Sir Ken Robinson, PhD is an internationally recognized leader in the development of education, creativity and innovation. He has worked with national governments, international agencies, Fortune 500 companies, national and state education systems, non-profit corporations and some of the world’s leading cultural organizations.


The videos of his famous 2006 and 2010 talks to the prestigious TED Conference have been seen by an estimated 200 million people in over 150 countries.


He was the central figure in developing a strategy for creative and economic development as part of the Peace Process in Northern Ireland, working with the ministers for training, education enterprise and culture.
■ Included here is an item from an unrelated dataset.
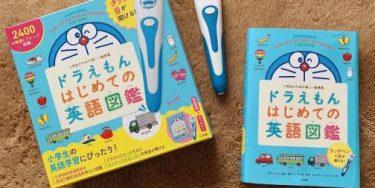 パパママ必見!子どもが自ら英語に親しむようになる 「ドラえもんの英語図鑑」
The resulting blueprint for change, Unlocking Creativity, was adopted by politicians of all parties and by business, education and cultural leaders across the Province. He was one of four international advisors to the Singapore Government for its strategy to become the creative hub of South East Asia.


From 1989 - 2001, he was Professor of Arts Education at the University of Warwick, one of the five leading research universities in the UK, and is now professor emeritus. He has received honorary degrees from the Rhode Island School of Design, Ringling College of Arts and Design, the Open.


In 2005, he was named as one of Time/Fortune/CNN’s ‘Principal Voices’. In 2003, he received a knighthood from Queen Elizabeth II for his services to the arts. He speaks to audiences throughout the world on the creative challenges facing business and education in the new global economies.


His book The Element: How Finding Your Passion Changes Everything (Penguin/Viking 2009) is a New York Times best seller and has been translated into twenty-one languages. His latest book is a 10th anniversary edition of his classic work on creativity and innovation, Out of Our Minds: Learning to be Creative (Capstone/Wiley).